Here are some records; copy every line that holds the word "Regular".

§ Supplied data:
▼▼▼

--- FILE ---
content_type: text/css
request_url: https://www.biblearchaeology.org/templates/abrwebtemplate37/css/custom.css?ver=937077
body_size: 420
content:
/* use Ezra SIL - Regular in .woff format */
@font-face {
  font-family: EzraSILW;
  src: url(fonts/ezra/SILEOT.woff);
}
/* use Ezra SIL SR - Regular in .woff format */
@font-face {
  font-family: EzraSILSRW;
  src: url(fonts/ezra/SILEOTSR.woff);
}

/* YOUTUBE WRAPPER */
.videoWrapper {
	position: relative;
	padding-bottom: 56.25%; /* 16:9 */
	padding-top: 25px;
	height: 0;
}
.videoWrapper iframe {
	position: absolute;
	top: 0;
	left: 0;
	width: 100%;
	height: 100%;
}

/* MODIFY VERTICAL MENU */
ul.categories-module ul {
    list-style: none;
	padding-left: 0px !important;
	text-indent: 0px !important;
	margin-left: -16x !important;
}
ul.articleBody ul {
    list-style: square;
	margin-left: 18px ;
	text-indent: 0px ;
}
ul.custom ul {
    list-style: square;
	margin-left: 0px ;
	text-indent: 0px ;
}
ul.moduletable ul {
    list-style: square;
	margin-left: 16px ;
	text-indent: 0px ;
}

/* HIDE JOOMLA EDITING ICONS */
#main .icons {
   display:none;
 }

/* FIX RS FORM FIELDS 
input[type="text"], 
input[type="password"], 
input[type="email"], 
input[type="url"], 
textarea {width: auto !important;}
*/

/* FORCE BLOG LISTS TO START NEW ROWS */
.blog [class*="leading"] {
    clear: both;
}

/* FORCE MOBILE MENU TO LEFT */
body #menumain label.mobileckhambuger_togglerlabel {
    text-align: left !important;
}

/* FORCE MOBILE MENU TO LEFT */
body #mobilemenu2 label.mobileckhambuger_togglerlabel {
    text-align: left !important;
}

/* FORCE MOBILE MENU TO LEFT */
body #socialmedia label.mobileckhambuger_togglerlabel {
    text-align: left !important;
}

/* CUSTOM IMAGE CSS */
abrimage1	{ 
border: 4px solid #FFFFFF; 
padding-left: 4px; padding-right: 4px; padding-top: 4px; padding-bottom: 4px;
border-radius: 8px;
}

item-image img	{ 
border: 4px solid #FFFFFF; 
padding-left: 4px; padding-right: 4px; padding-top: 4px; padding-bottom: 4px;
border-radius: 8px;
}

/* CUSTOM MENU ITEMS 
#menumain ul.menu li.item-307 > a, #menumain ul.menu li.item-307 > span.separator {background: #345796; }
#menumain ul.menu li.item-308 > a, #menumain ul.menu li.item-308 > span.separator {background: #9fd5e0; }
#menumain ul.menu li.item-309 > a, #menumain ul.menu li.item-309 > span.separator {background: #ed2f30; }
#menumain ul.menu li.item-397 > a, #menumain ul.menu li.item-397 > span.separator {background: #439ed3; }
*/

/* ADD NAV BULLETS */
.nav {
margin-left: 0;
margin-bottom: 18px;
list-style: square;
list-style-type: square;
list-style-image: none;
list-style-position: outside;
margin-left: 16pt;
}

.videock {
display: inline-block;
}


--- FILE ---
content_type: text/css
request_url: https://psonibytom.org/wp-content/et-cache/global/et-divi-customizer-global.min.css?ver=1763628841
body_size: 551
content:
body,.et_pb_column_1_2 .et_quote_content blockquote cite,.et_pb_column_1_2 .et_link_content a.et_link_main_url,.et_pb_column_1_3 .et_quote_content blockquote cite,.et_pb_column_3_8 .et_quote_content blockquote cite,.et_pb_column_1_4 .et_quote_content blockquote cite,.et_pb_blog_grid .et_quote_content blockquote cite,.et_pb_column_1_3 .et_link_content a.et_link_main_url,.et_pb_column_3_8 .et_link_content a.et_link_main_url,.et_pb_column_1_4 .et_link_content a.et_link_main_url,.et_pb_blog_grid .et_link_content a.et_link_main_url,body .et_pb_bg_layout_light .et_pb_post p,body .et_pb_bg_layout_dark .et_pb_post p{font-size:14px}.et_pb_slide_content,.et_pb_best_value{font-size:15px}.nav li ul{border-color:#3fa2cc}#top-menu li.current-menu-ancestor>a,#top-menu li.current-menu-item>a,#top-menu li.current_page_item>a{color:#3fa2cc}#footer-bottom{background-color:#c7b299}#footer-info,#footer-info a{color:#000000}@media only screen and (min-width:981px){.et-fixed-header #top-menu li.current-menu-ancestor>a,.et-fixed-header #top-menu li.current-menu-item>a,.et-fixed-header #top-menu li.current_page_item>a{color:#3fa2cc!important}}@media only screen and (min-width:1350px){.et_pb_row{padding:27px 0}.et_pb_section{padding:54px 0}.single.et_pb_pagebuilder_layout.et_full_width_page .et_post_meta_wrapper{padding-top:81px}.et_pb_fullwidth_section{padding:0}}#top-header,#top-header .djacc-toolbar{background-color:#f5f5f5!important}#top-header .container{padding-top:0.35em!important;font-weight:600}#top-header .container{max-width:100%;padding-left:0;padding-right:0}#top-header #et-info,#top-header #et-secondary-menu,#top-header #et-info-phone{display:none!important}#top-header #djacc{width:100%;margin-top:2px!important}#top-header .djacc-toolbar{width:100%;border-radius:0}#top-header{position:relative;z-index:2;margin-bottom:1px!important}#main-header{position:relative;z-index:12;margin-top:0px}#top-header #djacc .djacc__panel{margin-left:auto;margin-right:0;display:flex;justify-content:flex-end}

▲▲▲

§ Response to the exercise:
/* use Ezra SIL - Regular in .woff format */
/* use Ezra SIL SR - Regular in .woff format */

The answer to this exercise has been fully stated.